— begin Records for this exercise —

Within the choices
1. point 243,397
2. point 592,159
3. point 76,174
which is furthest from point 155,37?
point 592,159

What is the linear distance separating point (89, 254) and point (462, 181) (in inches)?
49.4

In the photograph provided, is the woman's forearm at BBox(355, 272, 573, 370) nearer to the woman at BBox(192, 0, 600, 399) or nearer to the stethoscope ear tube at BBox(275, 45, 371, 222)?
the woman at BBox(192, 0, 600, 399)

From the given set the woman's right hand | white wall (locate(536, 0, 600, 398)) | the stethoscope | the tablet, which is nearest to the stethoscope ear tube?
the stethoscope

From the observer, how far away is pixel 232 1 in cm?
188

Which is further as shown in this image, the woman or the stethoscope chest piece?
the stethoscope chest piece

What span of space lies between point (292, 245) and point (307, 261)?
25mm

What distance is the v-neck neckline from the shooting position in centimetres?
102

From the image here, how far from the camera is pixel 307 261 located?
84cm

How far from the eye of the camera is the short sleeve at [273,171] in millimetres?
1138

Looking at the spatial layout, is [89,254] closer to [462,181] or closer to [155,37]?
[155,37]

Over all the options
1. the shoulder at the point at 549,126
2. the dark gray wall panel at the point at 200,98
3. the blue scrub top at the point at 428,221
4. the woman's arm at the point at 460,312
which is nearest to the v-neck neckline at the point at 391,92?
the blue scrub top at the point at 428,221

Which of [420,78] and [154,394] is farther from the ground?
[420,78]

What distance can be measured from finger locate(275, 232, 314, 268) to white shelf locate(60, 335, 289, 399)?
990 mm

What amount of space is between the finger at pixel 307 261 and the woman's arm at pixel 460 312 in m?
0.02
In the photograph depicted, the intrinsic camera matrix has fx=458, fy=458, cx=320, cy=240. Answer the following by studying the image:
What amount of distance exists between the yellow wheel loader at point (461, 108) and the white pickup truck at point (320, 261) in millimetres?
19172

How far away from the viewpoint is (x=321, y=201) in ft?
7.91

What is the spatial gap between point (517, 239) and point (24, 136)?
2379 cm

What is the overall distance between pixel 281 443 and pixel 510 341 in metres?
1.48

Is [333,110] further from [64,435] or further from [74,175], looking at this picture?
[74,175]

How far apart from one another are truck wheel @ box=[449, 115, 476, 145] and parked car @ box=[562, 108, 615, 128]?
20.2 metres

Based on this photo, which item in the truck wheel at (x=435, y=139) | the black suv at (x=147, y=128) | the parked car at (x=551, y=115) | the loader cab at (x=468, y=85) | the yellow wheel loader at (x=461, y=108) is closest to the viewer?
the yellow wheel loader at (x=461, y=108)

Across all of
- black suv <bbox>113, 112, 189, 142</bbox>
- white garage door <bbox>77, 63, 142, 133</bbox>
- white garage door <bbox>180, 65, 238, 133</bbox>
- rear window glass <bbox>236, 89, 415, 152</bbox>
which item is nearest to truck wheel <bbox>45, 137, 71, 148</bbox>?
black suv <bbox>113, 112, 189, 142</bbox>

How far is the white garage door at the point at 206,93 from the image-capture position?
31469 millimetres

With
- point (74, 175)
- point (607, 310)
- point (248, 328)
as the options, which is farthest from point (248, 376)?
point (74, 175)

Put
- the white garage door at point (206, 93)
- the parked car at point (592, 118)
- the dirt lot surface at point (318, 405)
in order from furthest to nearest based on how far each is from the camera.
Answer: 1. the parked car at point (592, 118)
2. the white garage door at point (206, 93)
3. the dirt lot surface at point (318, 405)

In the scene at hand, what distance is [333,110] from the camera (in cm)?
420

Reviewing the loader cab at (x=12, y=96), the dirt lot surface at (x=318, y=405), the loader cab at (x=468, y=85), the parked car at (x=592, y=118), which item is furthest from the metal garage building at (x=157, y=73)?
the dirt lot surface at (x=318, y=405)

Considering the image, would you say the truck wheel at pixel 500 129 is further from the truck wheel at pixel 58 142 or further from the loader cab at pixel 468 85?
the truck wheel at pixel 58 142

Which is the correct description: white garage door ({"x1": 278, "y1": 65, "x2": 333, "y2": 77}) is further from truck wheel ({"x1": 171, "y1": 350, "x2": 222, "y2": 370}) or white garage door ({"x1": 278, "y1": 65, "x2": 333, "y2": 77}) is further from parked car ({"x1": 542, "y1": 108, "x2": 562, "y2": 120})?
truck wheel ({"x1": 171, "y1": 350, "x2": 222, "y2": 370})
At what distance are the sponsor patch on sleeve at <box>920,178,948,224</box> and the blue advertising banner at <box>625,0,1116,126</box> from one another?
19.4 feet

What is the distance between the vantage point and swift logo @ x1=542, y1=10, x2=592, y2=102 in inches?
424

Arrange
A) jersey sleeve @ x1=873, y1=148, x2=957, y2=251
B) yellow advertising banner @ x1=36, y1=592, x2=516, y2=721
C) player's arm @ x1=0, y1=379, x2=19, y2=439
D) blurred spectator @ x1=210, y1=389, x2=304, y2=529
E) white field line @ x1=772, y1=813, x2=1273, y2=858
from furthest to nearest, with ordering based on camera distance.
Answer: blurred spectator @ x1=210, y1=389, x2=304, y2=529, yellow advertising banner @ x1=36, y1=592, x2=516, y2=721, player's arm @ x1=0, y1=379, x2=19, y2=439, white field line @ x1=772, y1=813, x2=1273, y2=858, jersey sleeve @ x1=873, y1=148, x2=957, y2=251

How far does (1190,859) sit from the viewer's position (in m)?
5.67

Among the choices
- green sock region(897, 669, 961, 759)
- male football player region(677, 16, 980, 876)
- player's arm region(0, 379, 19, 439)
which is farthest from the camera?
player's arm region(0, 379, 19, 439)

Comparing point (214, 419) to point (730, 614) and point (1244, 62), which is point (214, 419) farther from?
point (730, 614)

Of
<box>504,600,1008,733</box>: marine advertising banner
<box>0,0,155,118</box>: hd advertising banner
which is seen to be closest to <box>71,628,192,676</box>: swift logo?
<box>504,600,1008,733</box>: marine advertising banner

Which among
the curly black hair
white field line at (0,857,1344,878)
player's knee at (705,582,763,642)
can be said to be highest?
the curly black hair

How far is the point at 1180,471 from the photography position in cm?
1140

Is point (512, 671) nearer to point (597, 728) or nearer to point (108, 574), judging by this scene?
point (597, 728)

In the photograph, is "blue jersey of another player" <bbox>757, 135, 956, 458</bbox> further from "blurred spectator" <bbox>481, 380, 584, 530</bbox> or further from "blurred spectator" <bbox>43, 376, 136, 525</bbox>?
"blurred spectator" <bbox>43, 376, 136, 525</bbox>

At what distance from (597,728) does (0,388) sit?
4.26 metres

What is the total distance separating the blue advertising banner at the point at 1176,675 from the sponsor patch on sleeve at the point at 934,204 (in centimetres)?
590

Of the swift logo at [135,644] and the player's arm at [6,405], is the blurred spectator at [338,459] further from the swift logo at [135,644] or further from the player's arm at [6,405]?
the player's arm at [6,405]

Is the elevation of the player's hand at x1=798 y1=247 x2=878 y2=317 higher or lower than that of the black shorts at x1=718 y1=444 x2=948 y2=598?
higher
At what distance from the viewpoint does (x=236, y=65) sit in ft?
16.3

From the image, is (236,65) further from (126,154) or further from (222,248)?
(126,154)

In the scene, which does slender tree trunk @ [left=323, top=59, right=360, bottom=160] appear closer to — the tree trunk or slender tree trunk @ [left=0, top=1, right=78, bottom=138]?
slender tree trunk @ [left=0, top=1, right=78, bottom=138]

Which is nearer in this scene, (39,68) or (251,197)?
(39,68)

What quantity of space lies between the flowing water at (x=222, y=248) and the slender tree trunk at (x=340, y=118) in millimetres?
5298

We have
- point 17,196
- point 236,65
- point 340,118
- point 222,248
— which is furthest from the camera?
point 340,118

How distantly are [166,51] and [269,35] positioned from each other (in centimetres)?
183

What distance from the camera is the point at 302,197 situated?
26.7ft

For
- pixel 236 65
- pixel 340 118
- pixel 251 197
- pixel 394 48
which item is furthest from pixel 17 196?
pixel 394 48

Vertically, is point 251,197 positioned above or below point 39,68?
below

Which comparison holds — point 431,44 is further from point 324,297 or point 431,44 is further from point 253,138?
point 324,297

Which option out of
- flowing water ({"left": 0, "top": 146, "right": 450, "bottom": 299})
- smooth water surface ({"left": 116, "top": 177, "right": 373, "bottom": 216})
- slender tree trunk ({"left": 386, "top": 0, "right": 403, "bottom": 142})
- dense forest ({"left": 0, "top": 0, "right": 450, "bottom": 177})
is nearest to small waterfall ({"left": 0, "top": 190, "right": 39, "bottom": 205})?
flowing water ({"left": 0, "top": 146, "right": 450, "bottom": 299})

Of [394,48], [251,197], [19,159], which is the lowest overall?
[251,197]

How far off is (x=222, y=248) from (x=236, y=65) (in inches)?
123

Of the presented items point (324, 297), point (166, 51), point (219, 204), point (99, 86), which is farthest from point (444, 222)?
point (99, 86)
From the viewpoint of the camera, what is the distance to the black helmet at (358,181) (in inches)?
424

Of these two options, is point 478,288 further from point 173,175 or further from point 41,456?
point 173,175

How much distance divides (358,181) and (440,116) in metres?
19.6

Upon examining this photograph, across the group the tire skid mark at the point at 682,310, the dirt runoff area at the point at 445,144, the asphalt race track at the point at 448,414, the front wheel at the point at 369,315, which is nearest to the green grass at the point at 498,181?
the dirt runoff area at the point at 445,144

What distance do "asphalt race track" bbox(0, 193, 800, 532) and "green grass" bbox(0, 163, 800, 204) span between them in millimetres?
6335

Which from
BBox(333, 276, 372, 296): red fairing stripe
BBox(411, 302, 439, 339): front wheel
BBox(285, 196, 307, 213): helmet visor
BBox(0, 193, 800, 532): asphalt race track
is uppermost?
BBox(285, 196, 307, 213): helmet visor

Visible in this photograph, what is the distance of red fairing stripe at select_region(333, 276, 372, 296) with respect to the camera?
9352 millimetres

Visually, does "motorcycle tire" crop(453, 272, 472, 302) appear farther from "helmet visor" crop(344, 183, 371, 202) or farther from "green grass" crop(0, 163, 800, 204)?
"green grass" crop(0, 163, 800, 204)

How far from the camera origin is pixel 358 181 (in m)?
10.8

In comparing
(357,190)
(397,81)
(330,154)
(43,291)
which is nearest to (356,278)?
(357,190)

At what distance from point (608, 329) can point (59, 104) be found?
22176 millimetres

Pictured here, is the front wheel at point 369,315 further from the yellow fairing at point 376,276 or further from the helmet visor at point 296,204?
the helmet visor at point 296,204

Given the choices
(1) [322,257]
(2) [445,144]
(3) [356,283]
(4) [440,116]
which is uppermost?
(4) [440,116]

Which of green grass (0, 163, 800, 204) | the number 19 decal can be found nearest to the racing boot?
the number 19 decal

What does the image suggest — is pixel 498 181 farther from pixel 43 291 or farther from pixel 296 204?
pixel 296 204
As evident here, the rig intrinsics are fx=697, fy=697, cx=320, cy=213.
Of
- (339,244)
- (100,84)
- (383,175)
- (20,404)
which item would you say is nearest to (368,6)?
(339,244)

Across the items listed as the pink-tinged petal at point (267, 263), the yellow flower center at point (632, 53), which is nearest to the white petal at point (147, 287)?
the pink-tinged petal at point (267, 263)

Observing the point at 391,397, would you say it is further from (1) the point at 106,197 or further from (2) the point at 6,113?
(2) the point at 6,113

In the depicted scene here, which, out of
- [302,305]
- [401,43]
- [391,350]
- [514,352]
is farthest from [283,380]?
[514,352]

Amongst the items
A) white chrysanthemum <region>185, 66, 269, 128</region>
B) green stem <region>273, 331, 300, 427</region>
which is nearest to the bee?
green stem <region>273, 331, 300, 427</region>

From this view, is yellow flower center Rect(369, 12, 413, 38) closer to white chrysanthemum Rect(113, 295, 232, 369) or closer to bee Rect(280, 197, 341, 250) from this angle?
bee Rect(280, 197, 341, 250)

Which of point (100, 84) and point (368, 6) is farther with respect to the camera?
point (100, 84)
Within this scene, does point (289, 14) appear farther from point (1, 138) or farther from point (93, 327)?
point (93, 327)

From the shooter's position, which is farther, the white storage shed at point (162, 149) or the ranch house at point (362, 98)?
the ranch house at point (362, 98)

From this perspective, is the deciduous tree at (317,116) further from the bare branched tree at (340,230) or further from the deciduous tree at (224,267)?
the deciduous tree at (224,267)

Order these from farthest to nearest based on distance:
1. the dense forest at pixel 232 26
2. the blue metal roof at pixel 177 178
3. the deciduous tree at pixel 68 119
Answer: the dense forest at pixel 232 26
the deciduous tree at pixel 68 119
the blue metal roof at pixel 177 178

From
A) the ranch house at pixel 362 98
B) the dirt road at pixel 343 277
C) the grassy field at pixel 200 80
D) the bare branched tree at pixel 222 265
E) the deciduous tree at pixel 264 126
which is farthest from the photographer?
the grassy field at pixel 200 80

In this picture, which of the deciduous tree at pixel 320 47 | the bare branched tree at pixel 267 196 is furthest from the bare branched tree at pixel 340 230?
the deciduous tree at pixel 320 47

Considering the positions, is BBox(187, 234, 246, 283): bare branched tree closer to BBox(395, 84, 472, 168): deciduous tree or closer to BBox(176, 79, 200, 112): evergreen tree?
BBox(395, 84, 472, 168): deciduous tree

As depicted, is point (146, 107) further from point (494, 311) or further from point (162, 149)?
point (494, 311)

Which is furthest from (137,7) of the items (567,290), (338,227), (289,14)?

— end Records for this exercise —

With both ends included, please retype exactly the lines from the line containing "Which of point" to the final line of the data.

» Correct output
Which of point (100, 84) and point (368, 6) is farther with respect to the camera?
point (100, 84)
Within this scene, does point (289, 14) appear farther from point (1, 138) or farther from point (93, 327)?
point (93, 327)

From the shooter's position, which is farther, the white storage shed at point (162, 149) or the ranch house at point (362, 98)?
the ranch house at point (362, 98)

From this perspective, is the deciduous tree at (317,116) further from the bare branched tree at (340,230) or further from the deciduous tree at (224,267)?
the deciduous tree at (224,267)

Order these from farthest to nearest based on distance:
1. the dense forest at pixel 232 26
2. the blue metal roof at pixel 177 178
3. the deciduous tree at pixel 68 119
Answer: the dense forest at pixel 232 26
the deciduous tree at pixel 68 119
the blue metal roof at pixel 177 178

From
A) the ranch house at pixel 362 98
B) the dirt road at pixel 343 277
C) the grassy field at pixel 200 80
D) the bare branched tree at pixel 222 265
E) the deciduous tree at pixel 264 126
which is farthest from the photographer?
the grassy field at pixel 200 80

In this picture, which of the deciduous tree at pixel 320 47 | the bare branched tree at pixel 267 196 is furthest from the bare branched tree at pixel 340 230?
the deciduous tree at pixel 320 47

Considering the positions, is BBox(187, 234, 246, 283): bare branched tree closer to BBox(395, 84, 472, 168): deciduous tree or closer to BBox(176, 79, 200, 112): evergreen tree?
BBox(395, 84, 472, 168): deciduous tree

As depicted, is point (146, 107) further from point (494, 311) or further from point (162, 149)?
point (494, 311)

Which is furthest from (137,7) of the items (567,290), (338,227), (289,14)?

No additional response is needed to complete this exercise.